--- Task requirements ---
The whole listing below needs to be duplicated exactly, pictures aside.

--- Extracted records ---

======

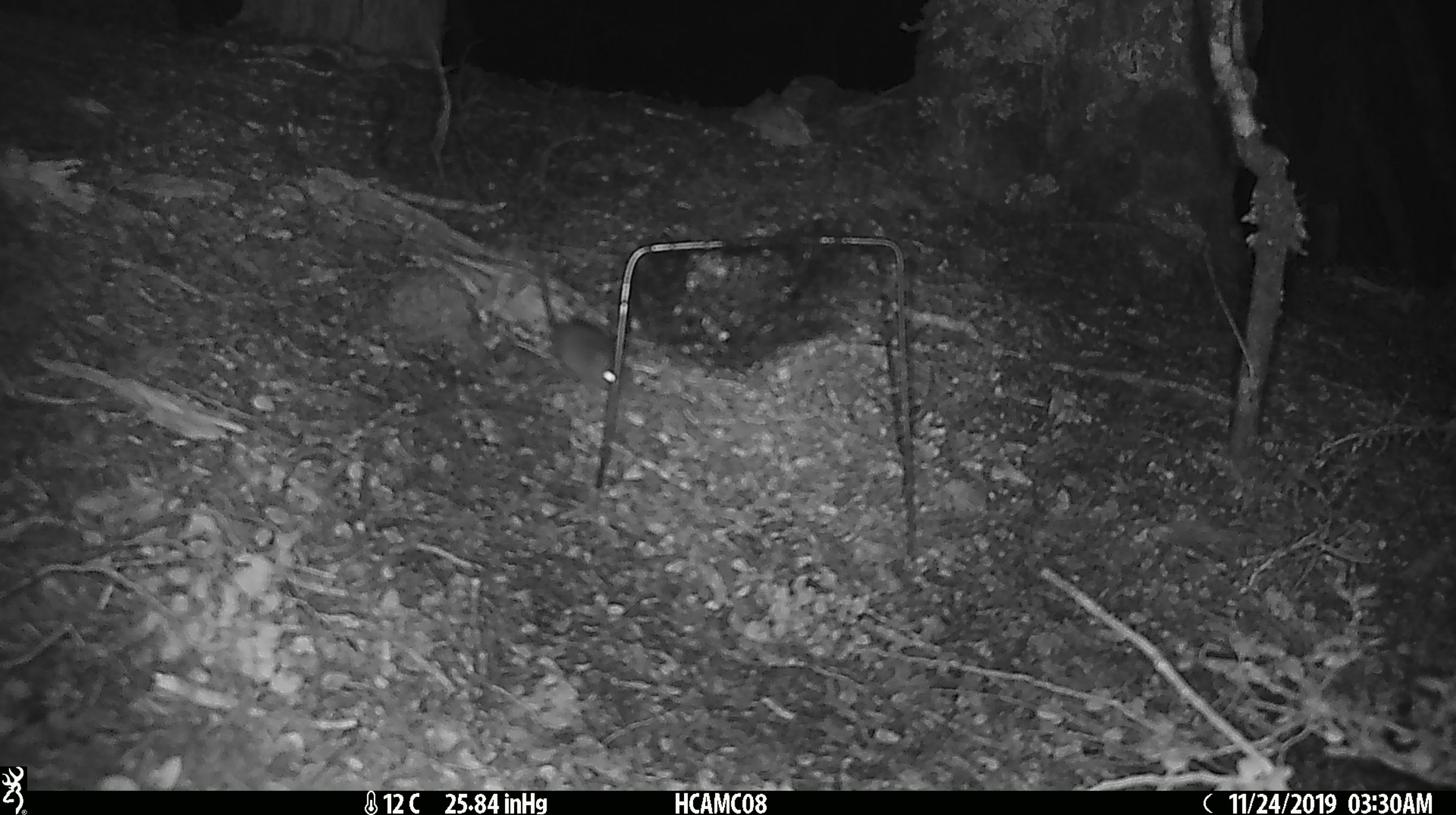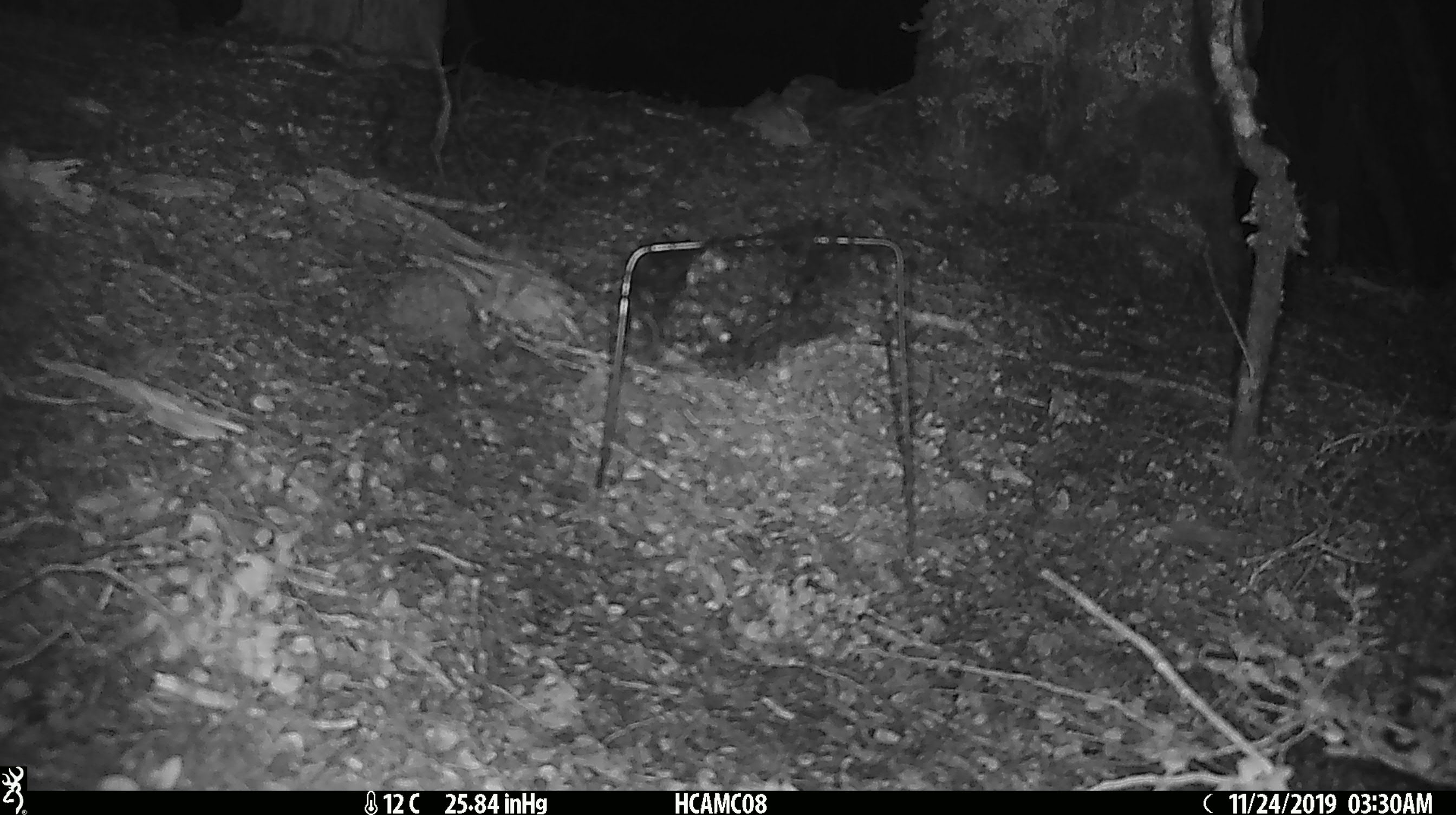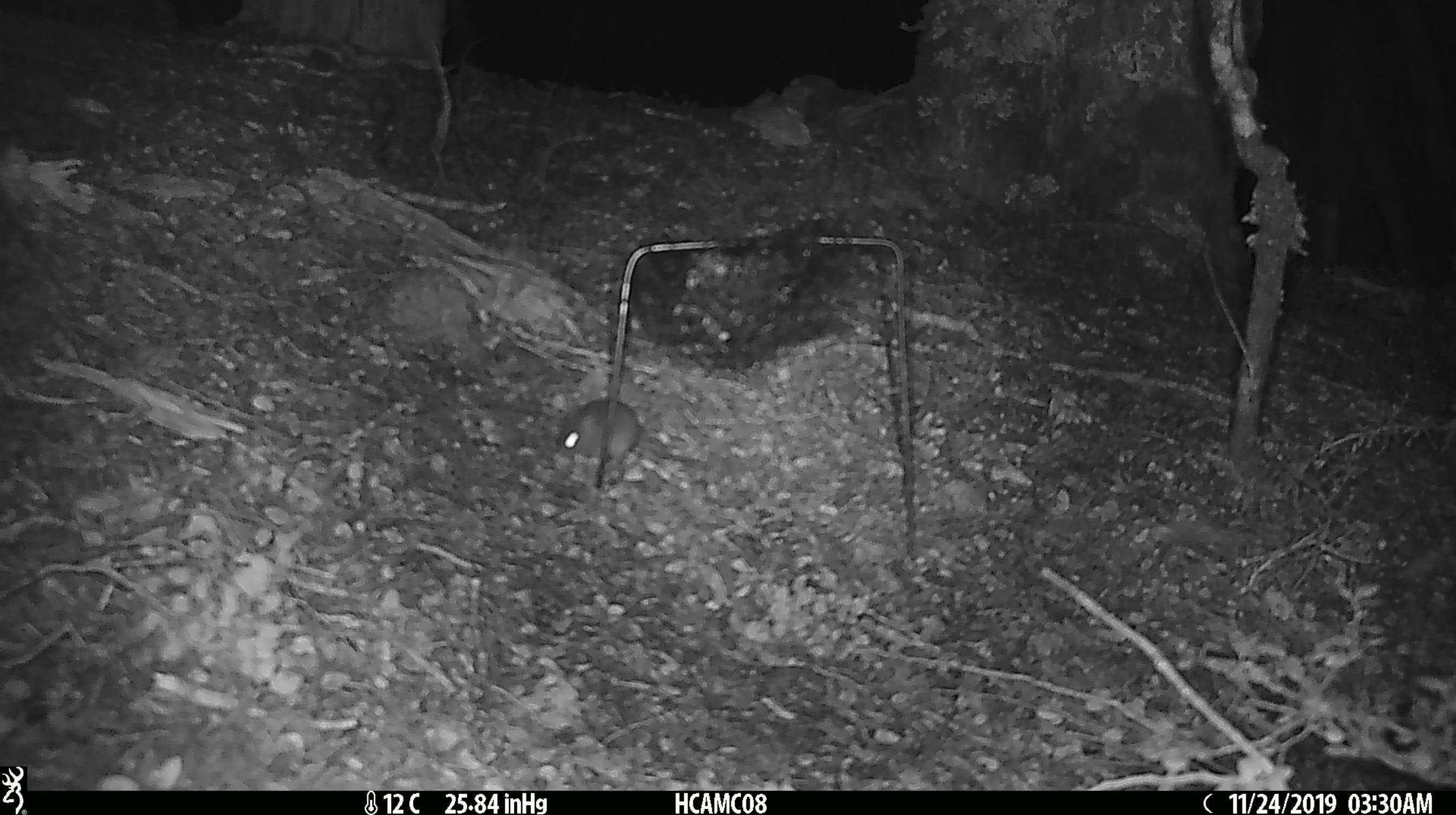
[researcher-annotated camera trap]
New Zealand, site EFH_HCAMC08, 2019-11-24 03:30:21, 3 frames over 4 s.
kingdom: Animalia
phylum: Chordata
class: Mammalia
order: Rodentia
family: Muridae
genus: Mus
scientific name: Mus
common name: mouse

======

--- Answer to this exercise ---
[researcher-annotated camera trap]
New Zealand, site EFH_HCAMC08, 2019-11-24 03:30:21, 3 frames over 4 s.
kingdom: Animalia
phylum: Chordata
class: Mammalia
order: Rodentia
family: Muridae
genus: Mus
scientific name: Mus
common name: mouse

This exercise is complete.